SIG Sauer Academy

Beretta Announces The M9A3 Pistol


Recently, Beretta has announced the M9A3, the next generation of the M9 US Military Service Pistol. The M9A3 is being submitted via an Engineering Change Proposal (ECP) in accordance with the terms of the current M9 contract.

“The M9A3 represents the next generation military handgun utilizing the best of the legacy M9 combined with proven COTS modifications that increase performance and durability” stated Gabriele de Plano, Vice President of Military Marketing and Sales for Beretta USA. Mr. de Plano added, “After listening closely to the needs of U.S. Army and other Service small arms representatives, we determined the M9, much like its counterpart legacy weapon systems (M4, M16, M240, etc.), was capable of being upgraded through material and design changes. The resulting M9A3 we are offering to the DOD will likely cost less than the current M9 and answer almost all of the Services’ enhanced handgun requirements.”

The M9A3 features:

– A thinner grip
– Removeable, modular wrap-around grip
– 1913 accessory rail
– Removable front and rear tritium sights
– Extended barrel with threading for a suppressor
– 17-round sand-resistant magazine
– Improvement to various small components
– Comes in an Earth Tone finish

Additionally, an LE/Civilian variant will be launched at SHOT Show 2015, and is expected to be commercially available sometime in second quarter 2015.

For more information, check out


53 Responses to “Beretta Announces The M9A3 Pistol”

  1. matt says:

    Still can’t get rid of that slide mounted safety, huh?

    • PNW_Tree_Octopus says:

      It isn’t THAT bad…yeah the “G” model is nicer but just flick the lever up when you leave the wire.

      • Jeffrey says:

        It isn’t that good either. It’s too easy to put it in safe mode while doing immediate action. A frame mounted safety would be so much better. Having said that, I can still see myself owning one since it does incorporate most of the improvements I wanted to see before I would purchase one.

        • TCBA_Joe says:

          This model can be converted to a G. It also has a slightly redesigned lever, which seems to fix the issue of going on safe when manipulating the slide. We’ll see.

        • DSM says:

          Just the old Taurus copies. The frame mounted safeties were nice and more intuitive to manipulate.

  2. PNW_Tree_Octopus says:

    Sexy, and being an ECP is a huge advantage and probably the Coup de grâce for the handgun selection process.

  3. bulldog76 says:

    i still think sig has the best option ..

    • Jeffrey says:

      The Sig may be the better option, but I think the Army will stay with Beretta

    • Curtis Randall says:

      The best of the DA/SA pistols maybe, but if the vast majority of LEOs can carry a Glock with no external safety I think it is time to let us carry something simular.

      • tcba_joe says:

        He’s probably referring to the P320 MHS that was shown off a couple months ago.

      • bulldog76 says:

        thats great for leos but this is the us army we are talking about theres quite a few more guys to train than most police departments so i think safety is little more emphasized ….

        • straps says:

          The M9 is what it is because precisely because the vast majority of the people to whom it’s issued (with the exception of military LE) AREN’T trained, and there is no plan to fix that.

          Military personnel (outside military LE) who ARE well-trained on pistols carry Sigs and Glocks.

## Data rows
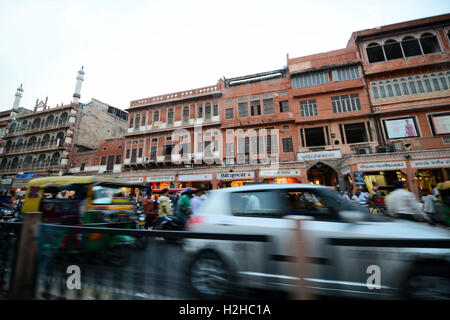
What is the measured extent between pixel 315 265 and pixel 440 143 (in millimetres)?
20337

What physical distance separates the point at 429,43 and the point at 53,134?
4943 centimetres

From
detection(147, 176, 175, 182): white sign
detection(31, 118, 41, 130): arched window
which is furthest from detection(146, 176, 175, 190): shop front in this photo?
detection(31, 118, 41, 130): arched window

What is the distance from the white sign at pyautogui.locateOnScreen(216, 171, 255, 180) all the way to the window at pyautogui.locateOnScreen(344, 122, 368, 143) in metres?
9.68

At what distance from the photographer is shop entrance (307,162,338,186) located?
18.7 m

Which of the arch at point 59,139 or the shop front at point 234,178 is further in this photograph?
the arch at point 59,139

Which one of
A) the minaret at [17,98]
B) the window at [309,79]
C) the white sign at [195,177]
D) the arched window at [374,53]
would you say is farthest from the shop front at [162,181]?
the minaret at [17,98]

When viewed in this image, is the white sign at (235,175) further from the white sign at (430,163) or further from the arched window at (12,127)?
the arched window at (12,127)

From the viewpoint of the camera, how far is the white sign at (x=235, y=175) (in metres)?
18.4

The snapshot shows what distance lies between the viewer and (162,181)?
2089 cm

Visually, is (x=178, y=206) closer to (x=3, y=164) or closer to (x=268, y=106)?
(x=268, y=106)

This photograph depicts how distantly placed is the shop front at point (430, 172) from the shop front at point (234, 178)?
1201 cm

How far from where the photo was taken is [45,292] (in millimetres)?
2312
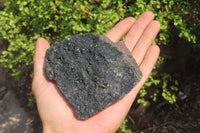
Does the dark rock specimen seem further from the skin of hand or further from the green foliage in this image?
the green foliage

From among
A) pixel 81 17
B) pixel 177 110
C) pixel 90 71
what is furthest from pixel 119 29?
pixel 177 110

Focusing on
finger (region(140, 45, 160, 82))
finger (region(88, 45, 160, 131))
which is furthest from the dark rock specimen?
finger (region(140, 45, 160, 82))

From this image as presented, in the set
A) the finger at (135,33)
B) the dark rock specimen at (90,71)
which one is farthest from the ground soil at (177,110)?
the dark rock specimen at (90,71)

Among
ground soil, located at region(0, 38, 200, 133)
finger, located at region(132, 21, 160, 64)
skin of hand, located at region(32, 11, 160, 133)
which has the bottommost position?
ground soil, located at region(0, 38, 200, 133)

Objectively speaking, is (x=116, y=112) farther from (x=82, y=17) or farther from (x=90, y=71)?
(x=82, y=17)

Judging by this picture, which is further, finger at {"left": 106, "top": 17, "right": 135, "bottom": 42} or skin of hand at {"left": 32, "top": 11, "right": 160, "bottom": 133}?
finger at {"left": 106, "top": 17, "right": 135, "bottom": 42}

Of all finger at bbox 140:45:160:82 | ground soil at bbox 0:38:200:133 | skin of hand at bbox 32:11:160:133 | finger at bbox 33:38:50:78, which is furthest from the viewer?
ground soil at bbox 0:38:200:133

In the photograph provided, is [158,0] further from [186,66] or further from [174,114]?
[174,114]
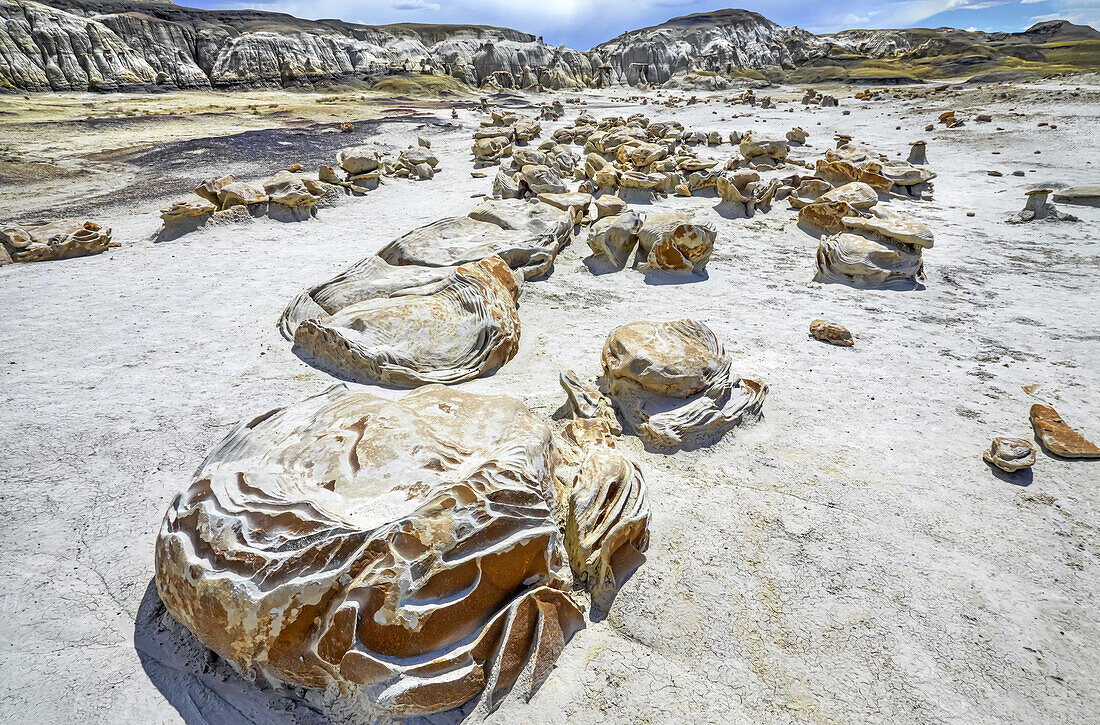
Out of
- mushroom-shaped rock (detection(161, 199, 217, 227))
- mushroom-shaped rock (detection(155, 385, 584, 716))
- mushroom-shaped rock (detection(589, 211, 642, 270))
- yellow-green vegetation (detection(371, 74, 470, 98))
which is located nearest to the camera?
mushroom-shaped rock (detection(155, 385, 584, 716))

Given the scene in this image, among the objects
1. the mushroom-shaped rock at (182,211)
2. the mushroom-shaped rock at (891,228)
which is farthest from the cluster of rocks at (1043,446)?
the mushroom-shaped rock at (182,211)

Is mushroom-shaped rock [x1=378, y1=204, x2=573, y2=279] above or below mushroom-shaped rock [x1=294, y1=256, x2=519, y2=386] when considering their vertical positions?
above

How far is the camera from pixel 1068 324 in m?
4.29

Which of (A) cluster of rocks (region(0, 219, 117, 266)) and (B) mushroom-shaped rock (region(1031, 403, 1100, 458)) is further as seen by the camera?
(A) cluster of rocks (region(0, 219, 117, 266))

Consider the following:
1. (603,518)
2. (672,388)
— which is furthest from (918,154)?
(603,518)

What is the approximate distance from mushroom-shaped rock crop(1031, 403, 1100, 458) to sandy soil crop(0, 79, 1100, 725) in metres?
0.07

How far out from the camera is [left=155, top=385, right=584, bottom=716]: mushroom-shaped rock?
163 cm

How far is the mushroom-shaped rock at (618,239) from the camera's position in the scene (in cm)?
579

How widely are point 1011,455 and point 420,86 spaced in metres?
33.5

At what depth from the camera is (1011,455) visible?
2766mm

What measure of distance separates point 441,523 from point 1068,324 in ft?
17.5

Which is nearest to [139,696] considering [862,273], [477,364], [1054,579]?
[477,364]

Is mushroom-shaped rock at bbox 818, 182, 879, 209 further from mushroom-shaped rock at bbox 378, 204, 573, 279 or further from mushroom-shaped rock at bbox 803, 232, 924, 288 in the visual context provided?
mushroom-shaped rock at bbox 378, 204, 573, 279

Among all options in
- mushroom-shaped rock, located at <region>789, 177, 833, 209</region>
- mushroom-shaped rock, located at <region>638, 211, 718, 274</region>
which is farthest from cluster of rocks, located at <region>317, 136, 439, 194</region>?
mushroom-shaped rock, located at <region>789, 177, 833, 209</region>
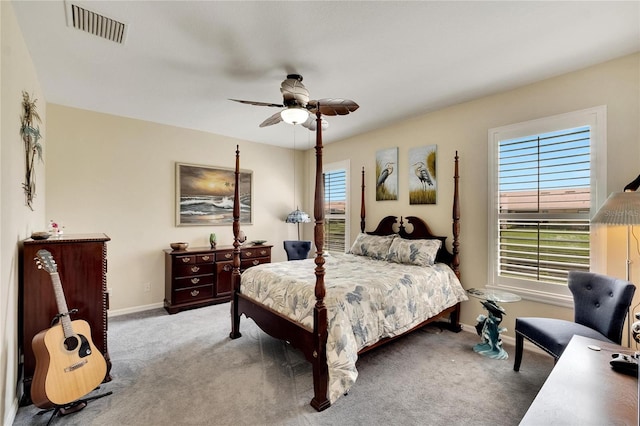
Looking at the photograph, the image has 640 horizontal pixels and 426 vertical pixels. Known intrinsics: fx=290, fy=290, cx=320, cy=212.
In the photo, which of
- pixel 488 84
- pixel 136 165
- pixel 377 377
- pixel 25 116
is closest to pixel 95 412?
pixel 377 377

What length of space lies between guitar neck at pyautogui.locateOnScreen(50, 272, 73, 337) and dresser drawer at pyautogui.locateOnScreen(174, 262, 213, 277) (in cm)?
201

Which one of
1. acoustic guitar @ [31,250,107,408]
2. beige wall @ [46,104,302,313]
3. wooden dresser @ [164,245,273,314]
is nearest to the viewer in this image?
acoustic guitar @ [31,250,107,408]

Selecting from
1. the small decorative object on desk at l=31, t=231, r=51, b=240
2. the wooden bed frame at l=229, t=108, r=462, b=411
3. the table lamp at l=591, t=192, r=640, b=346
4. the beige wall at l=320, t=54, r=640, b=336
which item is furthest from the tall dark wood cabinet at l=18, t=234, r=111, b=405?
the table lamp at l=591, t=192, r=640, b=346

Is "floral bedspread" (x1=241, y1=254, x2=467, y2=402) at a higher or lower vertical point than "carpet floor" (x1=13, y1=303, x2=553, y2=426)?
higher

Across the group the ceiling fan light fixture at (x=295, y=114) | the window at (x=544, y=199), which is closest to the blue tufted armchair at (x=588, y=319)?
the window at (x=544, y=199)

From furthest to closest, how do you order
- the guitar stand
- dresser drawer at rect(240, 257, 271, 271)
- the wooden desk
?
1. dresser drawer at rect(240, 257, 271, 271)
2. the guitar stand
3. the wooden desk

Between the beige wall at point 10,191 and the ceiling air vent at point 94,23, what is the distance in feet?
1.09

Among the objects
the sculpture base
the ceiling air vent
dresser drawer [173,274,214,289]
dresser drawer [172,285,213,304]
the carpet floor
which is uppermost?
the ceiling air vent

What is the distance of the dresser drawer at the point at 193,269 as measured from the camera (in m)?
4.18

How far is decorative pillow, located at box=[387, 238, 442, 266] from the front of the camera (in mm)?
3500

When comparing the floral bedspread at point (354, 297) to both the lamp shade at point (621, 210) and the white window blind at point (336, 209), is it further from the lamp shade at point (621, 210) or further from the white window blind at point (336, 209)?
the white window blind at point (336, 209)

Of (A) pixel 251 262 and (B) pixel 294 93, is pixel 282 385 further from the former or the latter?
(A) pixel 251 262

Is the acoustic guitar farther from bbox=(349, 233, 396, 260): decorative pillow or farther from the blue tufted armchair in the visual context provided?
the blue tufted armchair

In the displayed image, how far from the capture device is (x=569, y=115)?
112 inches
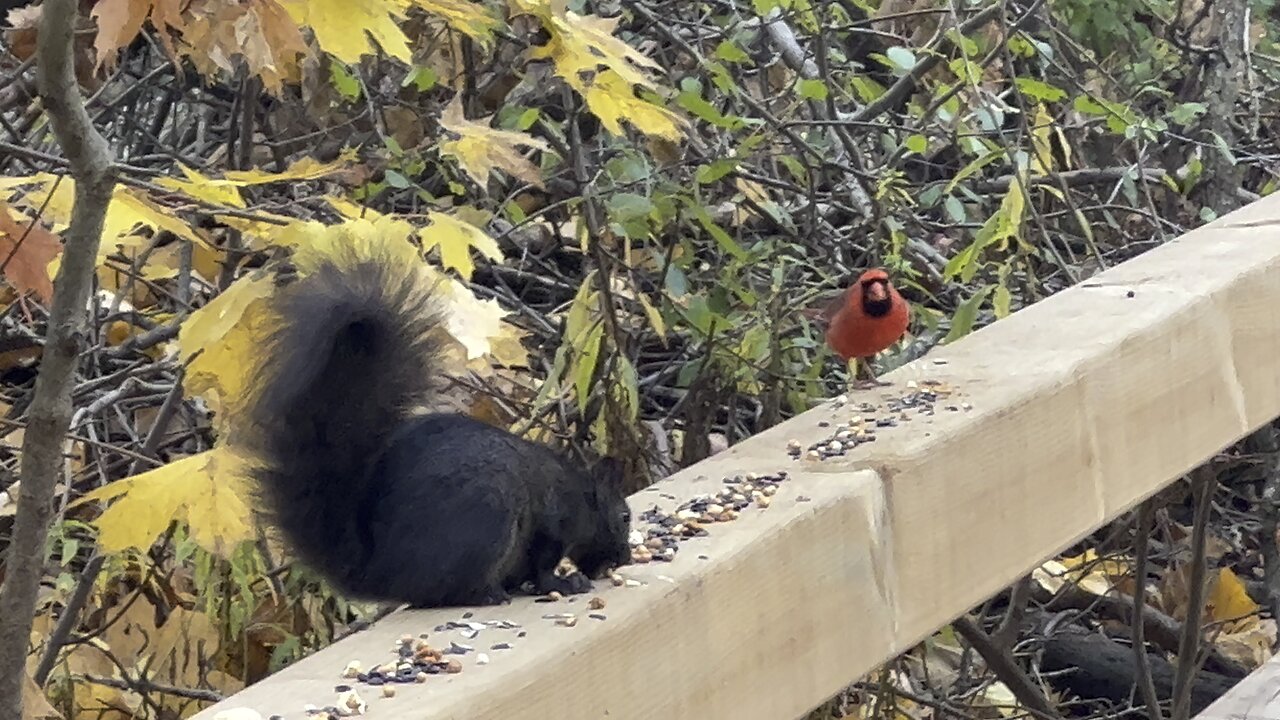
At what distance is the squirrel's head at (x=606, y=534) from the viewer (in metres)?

## List of tasks
A - In the Beretta M9A3 article, how many rounds does the sand-resistant magazine hold?
B - Continue the Beretta M9A3 article, including its reader comments, from the point where it stops.

## The responses
A - It holds 17 rounds.

B -
        • Whitesands says:

          How do you explain the literally tens of thousands of Glocks that are in service with all branches of the military? What training are you referring too? All the training you need is already in place, it’s your four weapon safety rules! If anything, it simplifies training. Less weapon manipulation steps, along with malfunction procedures.

          • straps says:

            Please provide a rundown of the commands you’re referring to. I have an idea of the number for SOF. I’m trying to get my head around the discrepancy between that number and the “tens of thousands” of UNIFORMED personnel carrying Glocks.

            The “tens of thousands” of Glocks I’ve seen on US military facilities were in crates bound for HN Security forces, with explicit provisions prohibiting Security Transition commands from issuing them to their personnel NOT directly involved in training.

            NVM, just read that your idea of pistol training is the Four Safety Rules.

            • Whitesands says:

              Well if you actually comprehend what you read this wouldn’t be necessary. Never once did I refer to specifics in the military, and last I checked almost all units in SOCOM are under DOD. And while most SOF and SF units utilize Glocks a very large chunk of conventional forces that are involved in training foreign military’s also have small quantities of them. As for the training piece and your four weapon safty rules, that was literally mentioned because the original poster was so concerned about safety. You don’t point a weapon at anyone regardless if it has an external safety or not. If you finished reading you would get to where weapons manipulation and malfunction procedures was addressed. Please stop being so ignorant and so quick to be an ass when you can’t take the time to finish reading AND comprehending someone’s post. Have a Merry Christmas.

  4. tazman66gt says:

    Just a rehash of the Vertec from several years ago.

  5. Kaos-1 says:

    Sand-resistant magazine you say, prove it.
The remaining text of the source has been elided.